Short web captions
○ ○ ○ ○

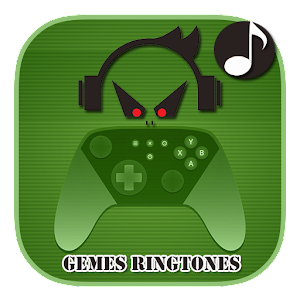 Popular Video Games Ringtones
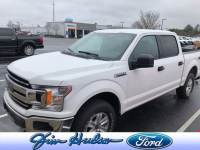 Used 2018 Ford F-150 XLT 4WD RIDGE OFF-ROAD PACKAGE LLEVELED CUSTOM LEATHER Pickup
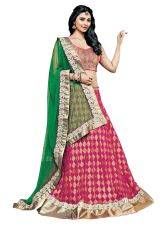 Pink Cream Brasso Georgette Three Piece Lehenga Choli Dupatta Fabric Only SC2367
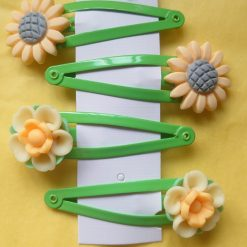Two sets of springtime hairclips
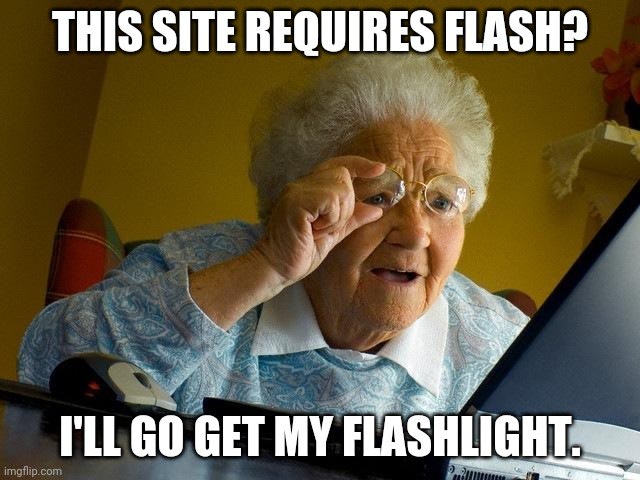 Grandma Finds The Internet |  THIS SITE REQUIRES FLASH? I'LL GO GET MY FLASHLIGHT. | image tagged in memes,grandma finds the internet | made w/ Imgflip meme maker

○ ○ ○ ○

# What to produce
Print all the entries exactly as they appear, without the pictures.

# Solution to this exercise
 Popular Video Games Ringtones
 Used 2018 Ford F-150 XLT 4WD RIDGE OFF-ROAD PACKAGE LLEVELED CUSTOM LEATHER Pickup
 Pink Cream Brasso Georgette Three Piece Lehenga Choli Dupatta Fabric Only SC2367
Two sets of springtime hairclips
 Grandma Finds The Internet |  THIS SITE REQUIRES FLASH? I'LL GO GET MY FLASHLIGHT. | image tagged in memes,grandma finds the internet | made w/ Imgflip meme maker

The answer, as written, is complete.